By Mildred Largaespada/ Anny Baldwin
He arrives by car, with a beautiful blonde woman beside him in the passenger seat.
He is easily recognisable: his photo has recently appeared in the Spanish press and social media: a man in an elegant crisp white guayabera shirt, pictured standing on the roof-terrace of a building in Madrid. The headlines name him with the reverence due celebrities. His words are retweeted, commented and celebrated.

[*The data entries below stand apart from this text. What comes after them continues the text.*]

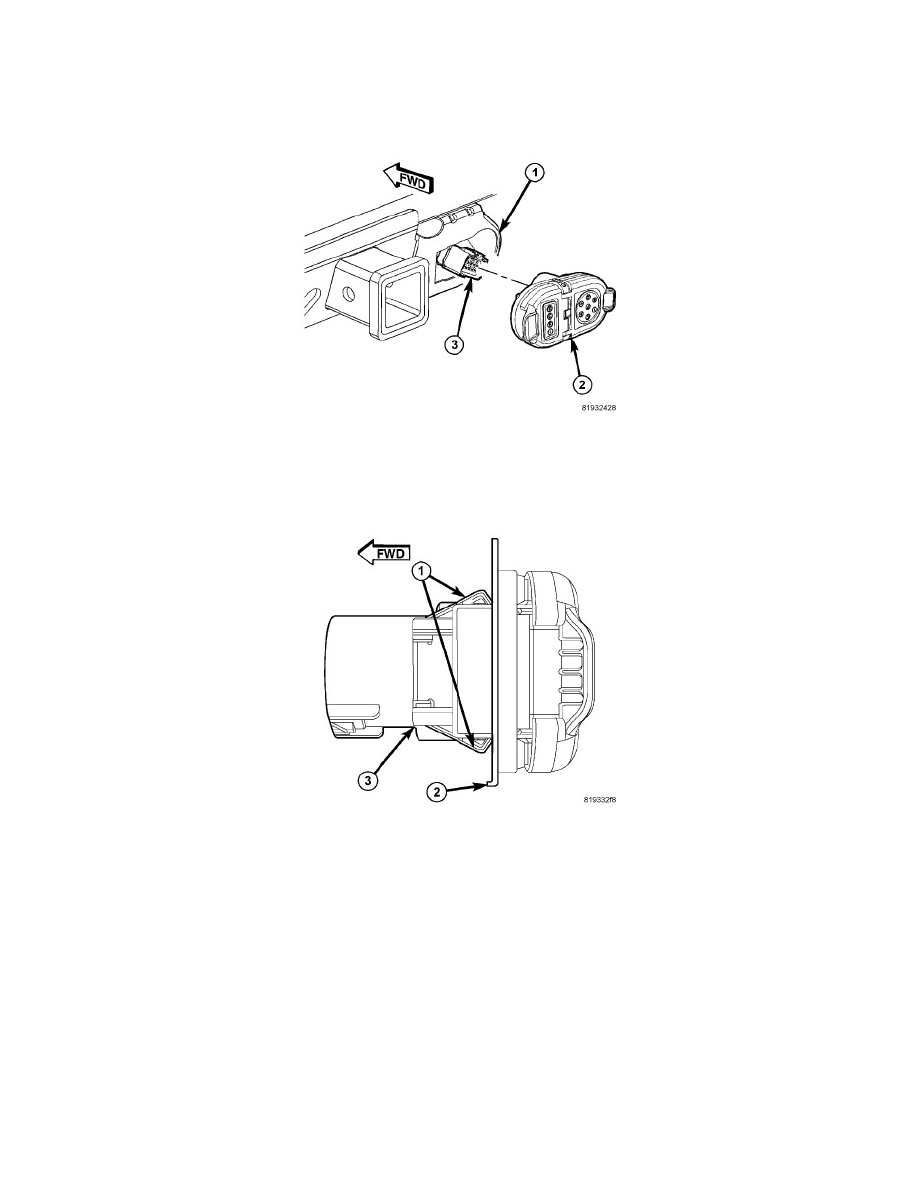 FWD

1

3

2

81932428

FWD

1

3

2

819332f8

His name has a substance of its own: Jon Lee Anderson. Known as one of the best journalists on the planet, he has garnered worldwide praise for his writing in the New Yorker. University schools of journalism study his dispatches from Latin-American reality: Nicaragua, Cuba, Brazil, Haiti… and also from Libya, Siria, Liberia, Iraq and Angola… he not only exercises the craft of journalism, but also teaches it, at the Gabriel García Márquez Foundation for Iberian-American Journalism. The school was set up by the Nobel laureate himself and provides training to dozens of Latin American journalists every year.
My meeting with Anderson takes place in Salobreña, near Granada, in southern Spain. The Mediterranean is just a few feet away, but we won´t be dipping into it. Instead, we’ll refresh ourselves with ice-cold Alhambra beer and eat a modestly-priced set menu. Having managed to park the car, Anderson hurries over, apologising for having arrived almost an hour late. But I don’t have it in me to grumble at someone who has courteously agreed to be interviewed in the middle of his summer holiday.
He’s wearing the sort of t-shirt generally favoured by true rock stars at their hot-weather gigs: short sleeved, grey, or a washed-out shade of blue, easy-fit. And loose-cut jeans. Summer flip-flops on his feet. Altogether essential clothing for riding out another of Spain’s July heatwaves.